Document passage =>
Start of Block

A few years ago, an acquaintance of mine developed serious back pain. The first physician he saw prescribed some pain medications, which helped some, but the problem didn’t go away. Next, my friend decided to consult a second physician who asked him questions about his lifestyle and daily routines. It turned out that my friend carried a thick wallet in his back pocket, and since he sat most of the day while working a desk job, this created an uneven sitting surface that forced his spine to bend unnaturally for hours at a time. Instead of treating his symptoms, the second doctor focused on identifying the root cause of the problem and was able to offer a cure.

Too often, charitable organizations do the development equivalent of giving pain medicine without seeking out the underlying cause of the pain. They usually focus exclusively on treating the visible symptoms of poverty, such as hunger or the lack of good healthcare, rather than identifying its root causes. But alleviation from poverty’s symptoms shouldn’t be the goal; addressing the reasons why communities struggle to become prosperous should, which will drive poverty and its myriad symptoms away for good. Creating prosperity is not the same thing as alleviating poverty, and it requires a different approach, including spurring innovation, creating good jobs, and removing the underlying barriers that prevent people from accessing the goods and services they need.  

  1. Do the organization’s activities help or hinder the creation of a market?

A few years ago, Toms, a shoe company, got into hot water for its promise to donate an additional pair of shoes to children in need each time it sold a pair of shoes. The company and its charitable program may indeed have had good intentions, but it was unintentionally hindering the ability of people and businesses in low-income communities to solve their own problems in sustainable ways. By donating free shoes, Toms was lowering the demand for local shoe producers and making local economies dependent on the free shoes it provided. This prevented the creation of local jobs and obstructed the development of any kind of long-term solution to the problem. In other words, Toms’ free shoes initiative, which it eventually did away with in 2019, was preventing a needed market for affordable shoes from being created. 

A better solution is to encourage market-creating innovation, which helps make expensive, inaccessible products become affordable and accessible for average people. A brilliant example of this is Brazil’s Havaianas flip flops which created a thriving new market for simple, affordable footwear that met the needs of people in lower-income regions of the country. This new market created thousands of jobs and helped propel those communities toward prosperity. 

Or take Drinkwell, an organization that’s transforming Bangladesh’s clean water crisis into an entrepreneurial opportunity. Rather than simply using donations to dig wells and build filtration systems, Drinkwell partners with local entrepreneurs. The organization provides entrepreneurs with affordable, efficient water filtration systems, which they then use to supply affordable, clean water to their communities. By creating a new market for clean water, Drinkwell not only creates new jobs, but also a system of incentives and value creation to ensure the “Water ATMs” that entrepreneurs set up continue to operate in the long term, rather than simply breaking down when their parts wear out, as happens with so many donated wells. Not all solutions need to follow the exact same blueprint, but they all need to encourage, rather than discourage, the creation of new markets that will ultimately produce prosperity. 

Charitable giving is a good thing, and donation-funded projects can certainly do a lot to help people in need. Building new markets and creating prosperity can take time, so charitable organizations can serve an important role as a stop-gap solution to alleviate suffering until economies can grow more prosperous. But people living in poverty need more than resources; they need innovative new systems that will create prosperity in their communities. Charitable organizations need to make sure they are being thoughtful about their projects and activities. By taking the time to reflect on these three questions, they can be more sure that they are complimenting and encouraging the creation of prosperity.

End of Block

Problems and tasks =>
1. From the passage on charity and poverty, repeat the stretch from "A better solution" through "communities toward prosperity." word for word.
2. Turn the paragraph of the passage on charity and poverty that begins "Or take Drinkwell" into a short bulleted list that keeps its main facts.

Supplied data =>
Start of Block

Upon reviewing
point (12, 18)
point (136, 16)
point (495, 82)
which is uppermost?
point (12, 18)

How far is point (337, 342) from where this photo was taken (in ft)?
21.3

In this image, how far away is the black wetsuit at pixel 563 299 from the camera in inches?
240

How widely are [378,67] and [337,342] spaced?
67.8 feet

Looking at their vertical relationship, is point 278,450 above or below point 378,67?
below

End of Block

Expected responses =>
1.
A better solution is to encourage market-creating innovation, which helps make expensive, inaccessible products become affordable and accessible for average people. A brilliant example of this is Brazil’s Havaianas flip flops which created a thriving new market for simple, affordable footwear that met the needs of people in lower-income regions of the country. This new market created thousands of jobs and helped propel those communities toward prosperity.

2.
- Drinkwell is turning Bangladesh's clean water crisis into an entrepreneurial opportunity.
- Instead of only using donations to dig wells and build filtration systems, it partners with local entrepreneurs.
- It gives them affordable, efficient water filtration systems, which they use to supply affordable, clean water to their communities.
- The resulting market for clean water creates jobs, along with incentives and value creation that keep the entrepreneurs' "Water ATMs" running in the long term.
- Many donated wells, by contrast, break down when their parts wear out.
- Solutions need not follow the same blueprint, but all should encourage the creation of new markets that produce prosperity.